On my first full day in the most economically divided county in America, people started telling me about the man who wanders the streets here with an American flag wrapped around his shoulders.
Everyone knew him, but no one had many details.
Me: Where will I find him?
You know, around.
Me: Right ... Like where, though?
Near the lake, maybe.
Sight unseen, this man became a sort of mythical being for me -- a representation of the soul of this part of the Mississippi River Delta, where a body of water and centuries of history largely separate the rich from poor.
Surely, he must have something to say about the American Dream.
As I wandered around both sides of Lake Providence, the town and the sickle-shaped body of water that separates the rich on the north from the poor on the south, I looked for the man with the American flag at every turn -- on Lake Street, with its boarded-up businesses; at the Grab Bag, a local gathering point; near a cemetery, where locals go to scratch off lottery tickets; at the Dock, a restaurant with a cartoonish red crawfish on the roof and warning signs for alligators.
I struck out, again and again.
I began to wonder whether the man and the flag actually existed. There's that scene in every great Western film (and in a dream sequence in "Wayne's World 2") where the cowboy looks across the desert and sees an elder or shaman in the heat-rippled haze of the horizon. Maybe all of these people imagined the man and his flag? Maybe they wanted a source of hope in a place that's about as economically depressed and desperate as they come. About 40% of people in the parish live in poverty.

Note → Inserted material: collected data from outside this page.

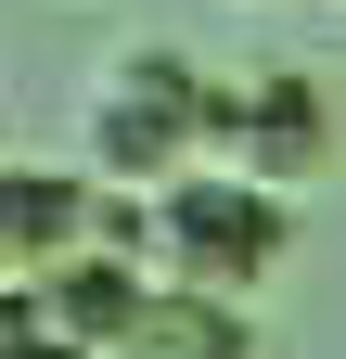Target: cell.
Here are the masks:
<instances>
[{
  "label": "cell",
  "instance_id": "obj_1",
  "mask_svg": "<svg viewBox=\"0 0 346 359\" xmlns=\"http://www.w3.org/2000/svg\"><path fill=\"white\" fill-rule=\"evenodd\" d=\"M205 142H219V90H205L193 65H116L103 77V103H90V154L116 167V180H154V193H167V180H193V154Z\"/></svg>",
  "mask_w": 346,
  "mask_h": 359
},
{
  "label": "cell",
  "instance_id": "obj_2",
  "mask_svg": "<svg viewBox=\"0 0 346 359\" xmlns=\"http://www.w3.org/2000/svg\"><path fill=\"white\" fill-rule=\"evenodd\" d=\"M282 180H167V205H154V244H167V269L180 283H205V295H244L256 269L282 257Z\"/></svg>",
  "mask_w": 346,
  "mask_h": 359
},
{
  "label": "cell",
  "instance_id": "obj_3",
  "mask_svg": "<svg viewBox=\"0 0 346 359\" xmlns=\"http://www.w3.org/2000/svg\"><path fill=\"white\" fill-rule=\"evenodd\" d=\"M219 142H231L256 180H308V167H321V90H308V77L219 90Z\"/></svg>",
  "mask_w": 346,
  "mask_h": 359
},
{
  "label": "cell",
  "instance_id": "obj_4",
  "mask_svg": "<svg viewBox=\"0 0 346 359\" xmlns=\"http://www.w3.org/2000/svg\"><path fill=\"white\" fill-rule=\"evenodd\" d=\"M39 321H52V334H77V346H128V334H141V269H128V257H52V269H39Z\"/></svg>",
  "mask_w": 346,
  "mask_h": 359
},
{
  "label": "cell",
  "instance_id": "obj_5",
  "mask_svg": "<svg viewBox=\"0 0 346 359\" xmlns=\"http://www.w3.org/2000/svg\"><path fill=\"white\" fill-rule=\"evenodd\" d=\"M77 231H90V193L64 167H13L0 180V257H13V283H39L52 257H77Z\"/></svg>",
  "mask_w": 346,
  "mask_h": 359
},
{
  "label": "cell",
  "instance_id": "obj_6",
  "mask_svg": "<svg viewBox=\"0 0 346 359\" xmlns=\"http://www.w3.org/2000/svg\"><path fill=\"white\" fill-rule=\"evenodd\" d=\"M116 359H244V308H231V295H205V283H167Z\"/></svg>",
  "mask_w": 346,
  "mask_h": 359
},
{
  "label": "cell",
  "instance_id": "obj_7",
  "mask_svg": "<svg viewBox=\"0 0 346 359\" xmlns=\"http://www.w3.org/2000/svg\"><path fill=\"white\" fill-rule=\"evenodd\" d=\"M0 359H77V334L39 321V295H13V308H0Z\"/></svg>",
  "mask_w": 346,
  "mask_h": 359
}]
</instances>
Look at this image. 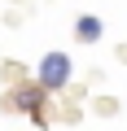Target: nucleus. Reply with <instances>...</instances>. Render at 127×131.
I'll use <instances>...</instances> for the list:
<instances>
[{
  "label": "nucleus",
  "mask_w": 127,
  "mask_h": 131,
  "mask_svg": "<svg viewBox=\"0 0 127 131\" xmlns=\"http://www.w3.org/2000/svg\"><path fill=\"white\" fill-rule=\"evenodd\" d=\"M70 83V57L66 52H48L40 61V88L44 92H57V88H66Z\"/></svg>",
  "instance_id": "1"
},
{
  "label": "nucleus",
  "mask_w": 127,
  "mask_h": 131,
  "mask_svg": "<svg viewBox=\"0 0 127 131\" xmlns=\"http://www.w3.org/2000/svg\"><path fill=\"white\" fill-rule=\"evenodd\" d=\"M75 35H79L83 44H92V39H101V22H96V18H79V22H75Z\"/></svg>",
  "instance_id": "3"
},
{
  "label": "nucleus",
  "mask_w": 127,
  "mask_h": 131,
  "mask_svg": "<svg viewBox=\"0 0 127 131\" xmlns=\"http://www.w3.org/2000/svg\"><path fill=\"white\" fill-rule=\"evenodd\" d=\"M18 109H26V114H40V101H44V88H22L18 96Z\"/></svg>",
  "instance_id": "2"
}]
</instances>
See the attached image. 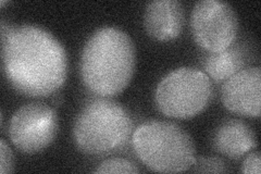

There would be good cause for a mirage.
A reason for an imaginary mascot.
But then, five days into the trip, I saw him
He was sitting on a metal parking barrier off Interstate 65.
I was scheduled to interview the owner of My Dream Eatery, a rare new-business success story in a town that needs plenty more of those. But I knew I would miss him if I went to the interview. Hell, I was worried if I looked away, he would disappear. I peeked my head into the restaurant as quickly as I could to say that I was going to be a few minutes, sorry, but something had just come up.
As I walked toward him across the parking lot, I tried to look nonchalant but also wanted to catch his attention by waving, which is an impossible combination -- one employed successfully only by Mormon missionaries or maybe sex offenders.
I said hello -- hi, ahem, my name is John, and I'm from CNN. I'm working on this story, and I, well, I've heard about you. (!) I mean, I've heard about you. (...)
George Estes, 59, was kind enough to speak with me.
The American flag was neatly folded and wrapped around a backpack, not his shoulders. He was wearing several layers of clothing, a dress shirt, a tie, a tuxedo vest and a jacket. It felt like 100 degrees that day. Few clouds, if any.
As we talked, he wiped beads of sweat from his face.
But he looked completely and remarkably dapper for a person who walks five, six, seven, eight miles a day -- going nowhere and everywhere in particular.
He wears a large backpack, he said, to stop his back from hurting.
Estes' parents both died when he was relatively young, and he dropped out of school in seventh grade. He has struggled with mental health issues, he told me.
He survives on government disability insurance.